* Document passage:
^^^^^^^^

What is the probability of three boxcars in sucession in a series of 100 rolls?

First I'll give a simple solution and then show that it is really only an approximation in general, but one that works well in this case. Then I'll derive a difference equation for the situation in a method analogous to the one that generated the Fibonacci series for coin flips.

The probability of getting 3 boxcars in a row is 1/46656 per try, but how many tries are there in 100 throws? The average length of a try can be 1, 2 or 3 throws. 1 throw is far more common than anything else, so the average length must be close to 1. It will be exactly 1 long with probability 35/36. It will be 2 long with probability (1/36)*(35/36), and it will be 3 long with probability 1/46656. So the average length of a try is 35/36 + 2(1/36)(35/36) + 3(1/46656) = 1.0262989 throws. So in 100 throws we will average 100/1.0262989 = 97.437504 tries. The probability that we make boxcars 3 times in a row is 1 - (46655/46656)^97.437504 = 0.2% or 2 in 1000.

^^^^^^^^

* Provided material:
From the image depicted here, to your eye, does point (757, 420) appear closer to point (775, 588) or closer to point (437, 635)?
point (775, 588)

^^^^^^^^

* Task description: In the passage about rolling boxcars, what is the average length of a try, in throws?

* Result: 1.0262989 throws